None of these caveats apply to the enforcers of correct opinion, of course. Unlike the rest of humanity, they see the truth without distortion. Their faculty of critical reasoning works impeccably. They never exhibit confirmation bias or the other frailties of ordinary people. They're special.
They know The Truth.
While it's possible to differentiate between the large (political) and small (personal) power-seekers, there's no clear-cut division between them. The one group tends to blur into the other. The individual who spends all his time on the Internet trying to shout out or shut down competing opinions is not unlikely to be sympathetic to a political program that promises a crackdown on the same unacceptable thoughts. For instance, some believers in global warming are not satisfied merely to sanitize Wikipedia of demurring opinions; they want the "wrong" opinions to be answered with criminal charges.* Certainly not all zealots are willing to go that far; but some are. From trying to control the content of public web pages to trying to enforce that control through the mechanisms of legal authority need not be a long step.
I thought of this today, in connection with my last post. It was about the "guerrilla skepticism" movement, which tries to erase pro-psi material from Wikipedia.
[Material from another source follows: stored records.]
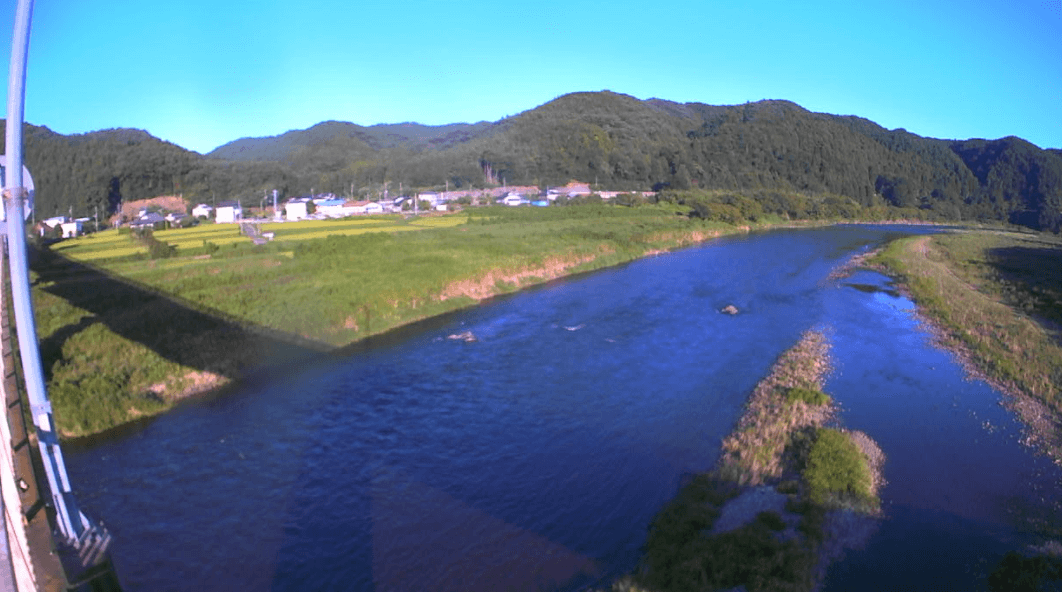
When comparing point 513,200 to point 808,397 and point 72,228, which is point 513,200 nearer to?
point 72,228

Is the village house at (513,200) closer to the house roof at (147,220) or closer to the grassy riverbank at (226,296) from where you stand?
the grassy riverbank at (226,296)

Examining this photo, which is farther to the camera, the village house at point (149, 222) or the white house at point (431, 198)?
the white house at point (431, 198)

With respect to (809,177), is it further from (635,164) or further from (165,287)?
(165,287)

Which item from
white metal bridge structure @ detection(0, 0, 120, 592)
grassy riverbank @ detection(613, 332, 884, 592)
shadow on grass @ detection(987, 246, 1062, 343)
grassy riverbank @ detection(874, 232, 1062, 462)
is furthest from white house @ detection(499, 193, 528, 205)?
white metal bridge structure @ detection(0, 0, 120, 592)

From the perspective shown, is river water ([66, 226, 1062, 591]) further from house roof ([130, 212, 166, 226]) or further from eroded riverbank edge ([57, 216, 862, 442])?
house roof ([130, 212, 166, 226])

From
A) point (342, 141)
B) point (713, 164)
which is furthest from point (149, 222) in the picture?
point (342, 141)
The founder of this movement is quoted as saying:
I enjoy finding pages that look like the “psychic” wrote it themselves and then I come in with the delete button. It is really a powerful feeling.
Yes. The power to delete whole pages of information is, I'm sure, quite a rush.
Randi was on record as saying that he would be fine with drug legalization, even if it meant that some users died of overdoses, because such people are a drag on society anyway. Questioned by Storr, Randi reiterated his opinion, leading to this exchange:
[Storr says,] “These are quite extreme views.” ...
[Randi replies,] “I don’t think so.”
“But it’s social Darwinism.”
“The survival of the fittest, yes,” he says, approvingly. “The strong survive.”
“But this is the foundation of fascism.”
“Oh yes, yes,” he says, perfectly satisfied. “It could be inferred that way, yes. I think people should be allowed to do themselves in.” [p. 367]
Shortly afterward, Randi was asked if he has been wrong about anything in his life. He was unable to come up with any items of significance. He is apparently always right. He is the Right Man.
Put all this together, and what do we have? Some people seek the power to control public debate. They rationalize their efforts in terms of protecting the public and saving society, but their actual motives are less attractive. They do it partly because power is addictive ("a really powerful feeling") and partly because they're unusually uncomfortable with cognitive dissonance. They use a variety of strategies to enforce the right ideas, which, of course, are their ideas; unlike other people, they can see reality clearly and are never wrong.
And when it's pointed out that their mindset may be placing them on the road to fascism, they aren't disturbed. ("Oh yes, yes. It could be inferred that way, yes.") Presumably, they believe that if such a government ever does arise, they themselves will be running things. They're the best and the brightest, aren't they? And what's so bad about fascism if it's enforced by the wisest and most cognitively unimpaired among us? It's the rule of the Airmen. Let the most rational and intelligent reign over all the dupes and fools. (“The survival of the fittest, yes. The strong survive.”)
See? Not a very long step at all.
* "We have good reason to consider the funding of climate denial to be criminally and morally negligent. The charge of criminal and moral negligence ought to extend to all activities of the climate deniers who receive funding as part of a sustained campaign to undermine the public’s understanding of scientific consensus." Quoted here.